Stop Digging When In A Hole

Chris Cavey

What is a "minimum wage?" Is it an amount, which sustains a family above federal poverty levels? Is it what you pay a 15-year old to mow lawn or cashier at the local grocery store? Is it really a factor in our economy or just a "political maneuver?"


It appears the discussion will soon unfold once again in Annapolis.


Del. Alisha Braveboy, of Prince George’s County, intends to sponsor such a bill in the 2014 General Assembly session. She claims the undue burden on businesses in Maryland is unwarranted. She apparently insists people will still hire and business will continue unscathed. She is quoted as saying: “Similar arguments have always been made and guess what, the sky will not fall."


Well, two out of three ain't bad. The sky will not fall and sharp-penciled savvy business people will continue to hire and grow their businesses. These businesses will continue to remain viable because they understand that increased expenses (including items like the rain tax) are passed through to the end user – people like you and me!


A raise in the minimum wage is like throwing another log on the fire of rising cost and economic inflation. The cost of goods and services will proportionally increase and – within a few short years – we will be in about the same spot mathematically or perhaps worse off. The minimum wage earner will still be on the short end of the economic stick.


Perhaps it is because we have too broad a definition of what minimum wage actually should be. Is our goal to help families who are at or below the poverty level? If so, then the argument might be that minimum wage should be much higher. No one can truthfully believe a single income earner can support a family of four on $20,200 per year. ($10.10 X 2000 hours). Yet few people really think the grocery store is getting value paying baggers at a $10.10 hourly rate.

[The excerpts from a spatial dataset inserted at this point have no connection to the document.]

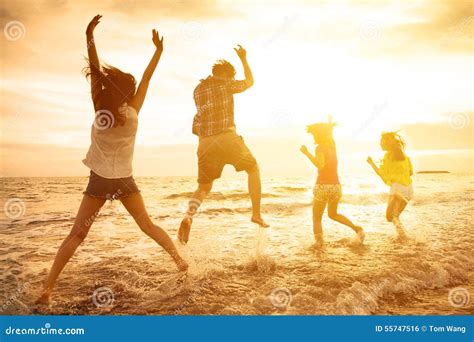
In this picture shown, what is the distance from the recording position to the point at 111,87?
156 inches

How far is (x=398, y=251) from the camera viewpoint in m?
5.96

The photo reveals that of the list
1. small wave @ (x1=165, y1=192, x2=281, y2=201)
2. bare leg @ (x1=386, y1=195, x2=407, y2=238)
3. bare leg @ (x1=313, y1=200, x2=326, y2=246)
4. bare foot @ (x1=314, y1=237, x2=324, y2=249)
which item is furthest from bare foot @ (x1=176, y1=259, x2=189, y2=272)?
small wave @ (x1=165, y1=192, x2=281, y2=201)

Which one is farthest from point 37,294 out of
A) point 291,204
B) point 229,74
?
point 291,204

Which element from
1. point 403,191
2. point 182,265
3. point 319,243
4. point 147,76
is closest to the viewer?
point 147,76

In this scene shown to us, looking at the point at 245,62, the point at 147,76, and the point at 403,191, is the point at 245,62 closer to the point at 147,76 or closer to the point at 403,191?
the point at 147,76

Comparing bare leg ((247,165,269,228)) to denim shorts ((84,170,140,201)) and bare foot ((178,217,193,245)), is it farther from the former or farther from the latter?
denim shorts ((84,170,140,201))

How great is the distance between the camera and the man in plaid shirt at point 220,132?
201 inches

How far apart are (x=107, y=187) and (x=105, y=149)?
0.35m

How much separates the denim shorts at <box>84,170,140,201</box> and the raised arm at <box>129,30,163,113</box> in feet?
2.39

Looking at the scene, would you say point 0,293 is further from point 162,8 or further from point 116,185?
point 162,8

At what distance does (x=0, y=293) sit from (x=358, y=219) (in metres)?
7.32

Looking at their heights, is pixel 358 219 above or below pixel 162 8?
below

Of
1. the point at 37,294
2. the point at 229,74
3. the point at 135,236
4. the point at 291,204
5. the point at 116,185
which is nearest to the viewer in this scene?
the point at 116,185

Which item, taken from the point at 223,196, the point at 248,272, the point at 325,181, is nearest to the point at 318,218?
the point at 325,181
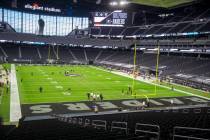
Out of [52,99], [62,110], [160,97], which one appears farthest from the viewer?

Historically there is little to no evidence to support an increase in minimum wage accomplishing much. Frankly, there are studies that show that higher wages offered to high school students tend to increase the dropout rate among students struggling with school and earning poor grades. They are actually enticed by the cash! After all $20,200 is a big temptation to a 17 year old with a girlfriend and car payments.


So, that leaves a political maneuver…


I have no doubt Delegate Braveboy is sincere in her desire to help society. I have no doubt that she is reflecting what she perceives as the will and desire of her constituency. But, has she thought about the long term effect or overall economic impact on all consumers in Maryland? Does she understand the additional cost of goods and services to those wage earners might end up to be a net loss of spendable dollars?


The Economic Policy Institute has a chart of minimum wage from 1938 through 2009 showing the real value of minimum wages adjusted to 2009 values of the dollar. Even with 19 raises in the minimum wage, earners were better off in 1968 than any other time since…and it was the only time those wage earners were above the poverty level.


Increasing the minimum wage is an excellent way to capture votes from many population demographics. It is easy to sell a raise to almost anyone. It makes you look and feel benevolent. It may even be a part of the overall poverty solution – but it is not the solution.


Delegate Braveboy and those who support such a mandate need to also concentrate on solving other economic issues. They need to reign in state spending. They need to cut unnecessary and out-dated programs. They need to cut taxes to businesses and create a business friendly atmosphere in Maryland.


I contend that if costly state regulations, unfunded mandates and tax rates were cut to Maryland businesses, a decent minimum wage could be established and inflationary consumer costs could be avoided.


Until the ledger is balanced, the good delegate from Prince George’s County and her cronies are just ratcheting up the problem and keeping those who need help most in a financially breakeven position while simultaneously costing the rest of us more.


The sky isn't falling – the hole is being dug deeper.